Sementara itu, dilihat dari sisi pembangunan desa, jumlah desa atau nagari tertinggal di Sumatra Barat menyusut menjadi 28 unit pada 2018, jauh berkurang ketimbang jumlahnya pada 2014 lalu sebanyak 56 nagari tertinggal. Di sisi lain, jumlah nagari mandiri juga bertambah menjadi 181 unit, naik dibanding jumlah nagari mandiri pada 2014 sebanyak 85 unit.
Jumlah nagari berkembang pada 2018 tercatat sebanyak 677 unit atau 76,41 persen dari total nagari di Sumatra Barat. Angka ini menyusut dibanding jumlah nagari berkembang pada 2014 lalu sebanyak 745 unit.
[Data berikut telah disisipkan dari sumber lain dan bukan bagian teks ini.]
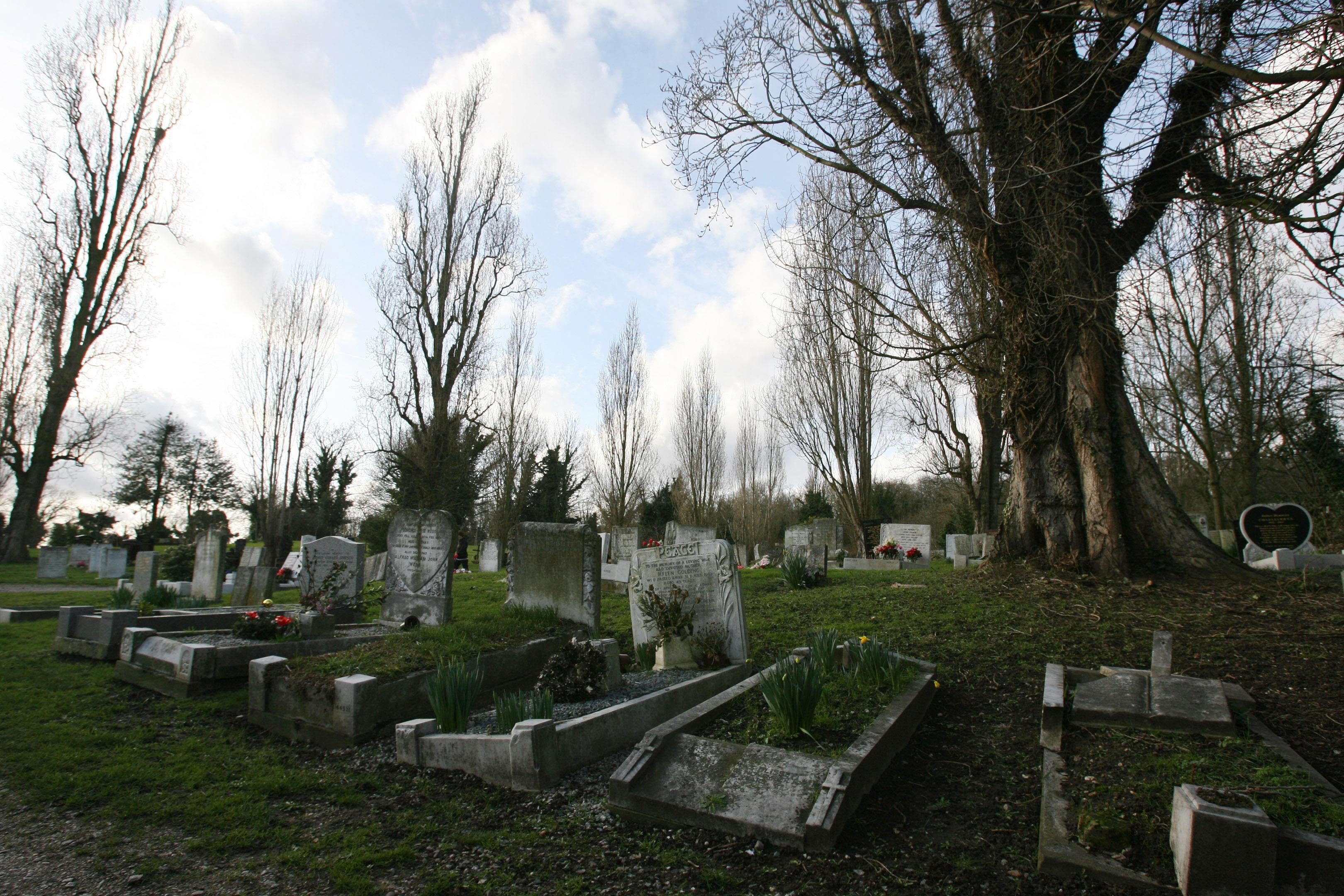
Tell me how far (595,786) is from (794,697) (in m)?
1.24

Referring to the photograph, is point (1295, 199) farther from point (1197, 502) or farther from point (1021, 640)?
point (1197, 502)

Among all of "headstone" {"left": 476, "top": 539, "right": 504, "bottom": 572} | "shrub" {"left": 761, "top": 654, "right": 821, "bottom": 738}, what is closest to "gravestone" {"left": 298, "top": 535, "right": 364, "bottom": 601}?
"shrub" {"left": 761, "top": 654, "right": 821, "bottom": 738}

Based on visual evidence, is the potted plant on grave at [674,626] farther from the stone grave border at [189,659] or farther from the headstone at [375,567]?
the headstone at [375,567]

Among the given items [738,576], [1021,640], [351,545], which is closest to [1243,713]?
[1021,640]

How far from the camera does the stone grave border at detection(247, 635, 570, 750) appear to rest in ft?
16.0

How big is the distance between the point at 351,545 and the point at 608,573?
4.43m

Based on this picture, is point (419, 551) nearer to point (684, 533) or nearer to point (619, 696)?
point (619, 696)

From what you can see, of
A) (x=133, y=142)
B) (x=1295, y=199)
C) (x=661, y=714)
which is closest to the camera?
(x=1295, y=199)

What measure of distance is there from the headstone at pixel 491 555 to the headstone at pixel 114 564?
9.60m

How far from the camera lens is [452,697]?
4.66 m

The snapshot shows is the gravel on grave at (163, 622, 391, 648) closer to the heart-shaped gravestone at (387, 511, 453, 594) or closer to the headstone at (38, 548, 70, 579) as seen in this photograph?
the heart-shaped gravestone at (387, 511, 453, 594)

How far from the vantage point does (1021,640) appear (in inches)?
235

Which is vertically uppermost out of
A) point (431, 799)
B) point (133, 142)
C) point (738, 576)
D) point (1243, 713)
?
point (133, 142)

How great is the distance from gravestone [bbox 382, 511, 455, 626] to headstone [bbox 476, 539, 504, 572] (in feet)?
44.3
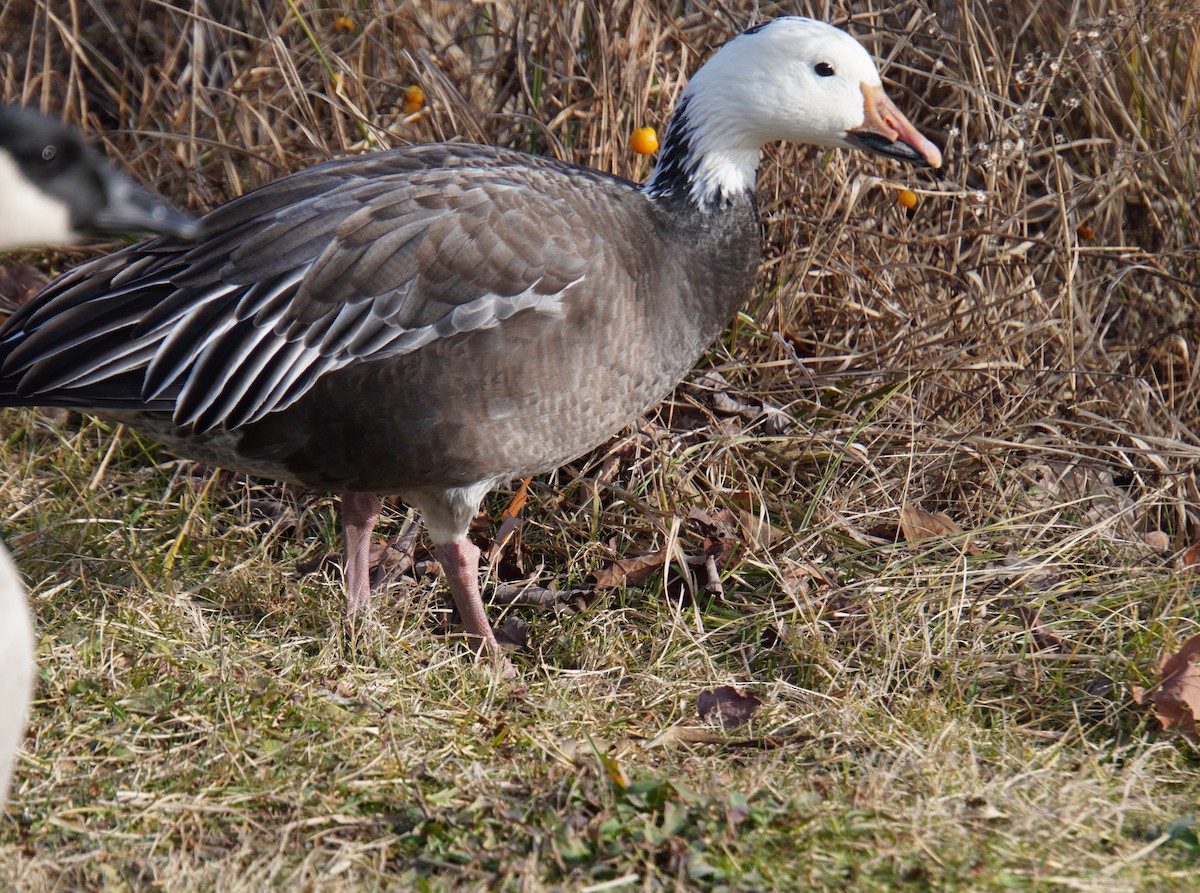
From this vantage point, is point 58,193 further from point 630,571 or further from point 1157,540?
point 1157,540

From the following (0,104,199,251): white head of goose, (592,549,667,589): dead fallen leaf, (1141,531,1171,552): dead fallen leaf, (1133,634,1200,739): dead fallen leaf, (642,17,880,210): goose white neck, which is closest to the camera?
(0,104,199,251): white head of goose

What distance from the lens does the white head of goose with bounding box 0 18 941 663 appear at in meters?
3.52

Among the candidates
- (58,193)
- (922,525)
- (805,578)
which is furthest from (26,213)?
(922,525)

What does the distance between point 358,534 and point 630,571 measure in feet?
2.69

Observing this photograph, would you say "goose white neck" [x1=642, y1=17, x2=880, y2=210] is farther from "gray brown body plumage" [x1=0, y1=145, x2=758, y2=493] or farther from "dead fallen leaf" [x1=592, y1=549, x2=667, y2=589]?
"dead fallen leaf" [x1=592, y1=549, x2=667, y2=589]

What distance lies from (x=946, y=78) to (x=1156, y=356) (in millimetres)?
1243

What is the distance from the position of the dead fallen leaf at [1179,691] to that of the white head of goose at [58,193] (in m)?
2.56

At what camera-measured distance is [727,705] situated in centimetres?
355

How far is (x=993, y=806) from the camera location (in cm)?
285

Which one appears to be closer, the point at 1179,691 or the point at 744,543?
the point at 1179,691

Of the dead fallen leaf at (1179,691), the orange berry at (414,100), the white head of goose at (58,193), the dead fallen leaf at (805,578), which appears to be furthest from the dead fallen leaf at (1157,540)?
the white head of goose at (58,193)

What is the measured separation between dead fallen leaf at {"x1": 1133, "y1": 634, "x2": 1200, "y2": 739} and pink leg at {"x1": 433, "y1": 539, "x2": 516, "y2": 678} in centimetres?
172

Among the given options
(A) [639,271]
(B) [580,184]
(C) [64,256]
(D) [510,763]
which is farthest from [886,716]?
(C) [64,256]

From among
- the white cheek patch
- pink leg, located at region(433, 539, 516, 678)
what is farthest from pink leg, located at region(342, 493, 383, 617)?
the white cheek patch
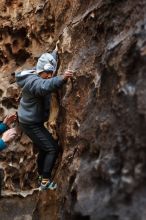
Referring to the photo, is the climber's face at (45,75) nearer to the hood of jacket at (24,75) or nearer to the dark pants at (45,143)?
the hood of jacket at (24,75)

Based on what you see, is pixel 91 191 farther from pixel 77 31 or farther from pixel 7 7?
pixel 7 7

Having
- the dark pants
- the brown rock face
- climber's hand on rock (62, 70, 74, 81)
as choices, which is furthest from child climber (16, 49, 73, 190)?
climber's hand on rock (62, 70, 74, 81)

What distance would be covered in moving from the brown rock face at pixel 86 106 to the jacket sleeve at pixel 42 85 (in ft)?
0.66

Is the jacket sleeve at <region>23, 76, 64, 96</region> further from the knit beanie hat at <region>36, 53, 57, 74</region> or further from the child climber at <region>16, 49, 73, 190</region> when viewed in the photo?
the knit beanie hat at <region>36, 53, 57, 74</region>

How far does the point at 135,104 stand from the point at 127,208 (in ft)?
2.03

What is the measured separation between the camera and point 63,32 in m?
4.85

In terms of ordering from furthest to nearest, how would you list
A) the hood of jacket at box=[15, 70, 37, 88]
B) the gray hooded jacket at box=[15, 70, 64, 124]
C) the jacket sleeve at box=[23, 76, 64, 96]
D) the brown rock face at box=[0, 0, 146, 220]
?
the hood of jacket at box=[15, 70, 37, 88] → the gray hooded jacket at box=[15, 70, 64, 124] → the jacket sleeve at box=[23, 76, 64, 96] → the brown rock face at box=[0, 0, 146, 220]

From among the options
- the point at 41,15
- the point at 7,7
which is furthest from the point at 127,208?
the point at 7,7

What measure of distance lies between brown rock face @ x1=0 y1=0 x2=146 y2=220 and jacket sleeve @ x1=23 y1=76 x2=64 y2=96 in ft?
0.66

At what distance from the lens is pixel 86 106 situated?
3859mm

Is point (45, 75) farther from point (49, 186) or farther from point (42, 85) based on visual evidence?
point (49, 186)

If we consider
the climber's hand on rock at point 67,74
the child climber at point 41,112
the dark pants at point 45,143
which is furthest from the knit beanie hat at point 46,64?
the dark pants at point 45,143

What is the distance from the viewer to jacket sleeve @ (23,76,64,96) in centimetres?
414

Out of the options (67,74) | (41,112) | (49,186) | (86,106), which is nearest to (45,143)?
(41,112)
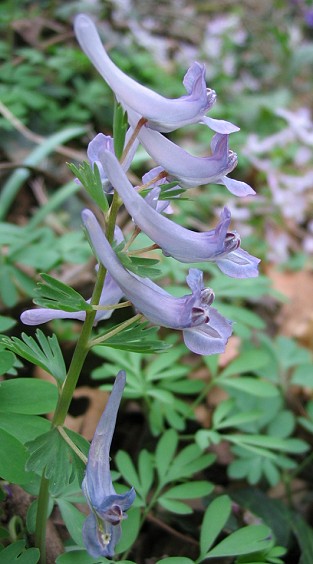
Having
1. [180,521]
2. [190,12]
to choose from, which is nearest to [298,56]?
[190,12]

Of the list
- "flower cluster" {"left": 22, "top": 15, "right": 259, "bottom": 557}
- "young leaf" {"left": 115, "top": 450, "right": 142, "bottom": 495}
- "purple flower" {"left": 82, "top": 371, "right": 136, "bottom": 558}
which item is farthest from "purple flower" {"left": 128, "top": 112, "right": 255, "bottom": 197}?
"young leaf" {"left": 115, "top": 450, "right": 142, "bottom": 495}

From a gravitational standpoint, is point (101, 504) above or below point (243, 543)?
above

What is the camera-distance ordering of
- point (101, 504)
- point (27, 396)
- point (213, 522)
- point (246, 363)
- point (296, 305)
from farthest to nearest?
point (296, 305), point (246, 363), point (213, 522), point (27, 396), point (101, 504)

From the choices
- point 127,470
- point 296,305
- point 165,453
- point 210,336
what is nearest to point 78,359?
point 210,336

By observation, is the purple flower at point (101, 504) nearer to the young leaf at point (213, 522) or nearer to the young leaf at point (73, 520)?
the young leaf at point (73, 520)

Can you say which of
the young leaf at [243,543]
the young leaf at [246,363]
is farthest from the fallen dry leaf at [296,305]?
the young leaf at [243,543]

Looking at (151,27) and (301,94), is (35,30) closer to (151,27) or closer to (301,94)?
(151,27)

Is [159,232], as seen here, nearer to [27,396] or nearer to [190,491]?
[27,396]
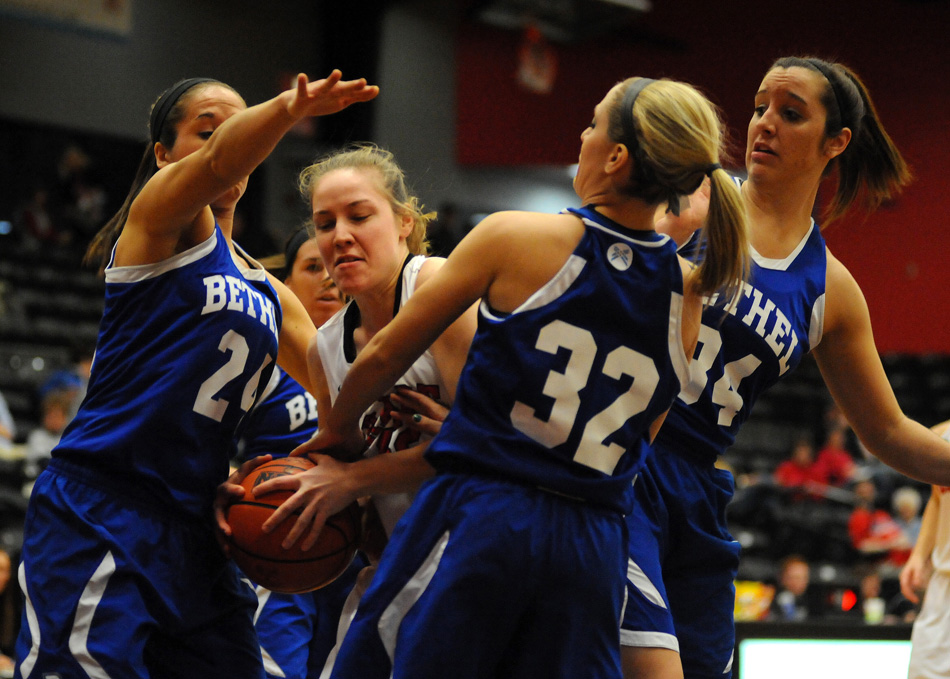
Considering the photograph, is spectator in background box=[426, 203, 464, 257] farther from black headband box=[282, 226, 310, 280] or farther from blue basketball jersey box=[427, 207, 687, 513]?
blue basketball jersey box=[427, 207, 687, 513]

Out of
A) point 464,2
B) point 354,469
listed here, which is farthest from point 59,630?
point 464,2

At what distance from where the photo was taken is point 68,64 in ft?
46.5

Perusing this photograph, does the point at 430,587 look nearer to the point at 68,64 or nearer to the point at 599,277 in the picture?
the point at 599,277

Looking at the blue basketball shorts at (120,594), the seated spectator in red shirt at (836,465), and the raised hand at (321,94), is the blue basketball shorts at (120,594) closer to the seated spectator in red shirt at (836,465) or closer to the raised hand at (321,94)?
the raised hand at (321,94)

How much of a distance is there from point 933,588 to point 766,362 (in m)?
2.36

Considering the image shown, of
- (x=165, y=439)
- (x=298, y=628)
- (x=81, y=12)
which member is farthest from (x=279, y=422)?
(x=81, y=12)

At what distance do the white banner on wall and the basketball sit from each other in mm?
10980

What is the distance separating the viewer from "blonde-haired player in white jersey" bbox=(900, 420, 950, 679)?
14.5 feet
Namun, ada penambahan sebanyak 96 nagari sepanjang 2014-2018 ini, sehingga membuat perbandingan antara survei tahun ini memiliki bobot berbeda dengan 2014.
"Ini semua terjadi karena memang sekarang banyak dana yang digelontorkan ke desa atau nagari dan berdampak positif terhadap pembangunan desa di Sumbar," kata Sukardi.
Sukardi menjelaskan, penilaian kemandirian sebuah desa bisa dilihat dari skor Indeks Pembangunan Desa (IPD). Hal itu dikalkulasikan dari sejumlah hal, yakni pelayanan dasar, kondisi infrastruktur, transportasi, pelayanan umum, hingga kondisi pemerintah desa.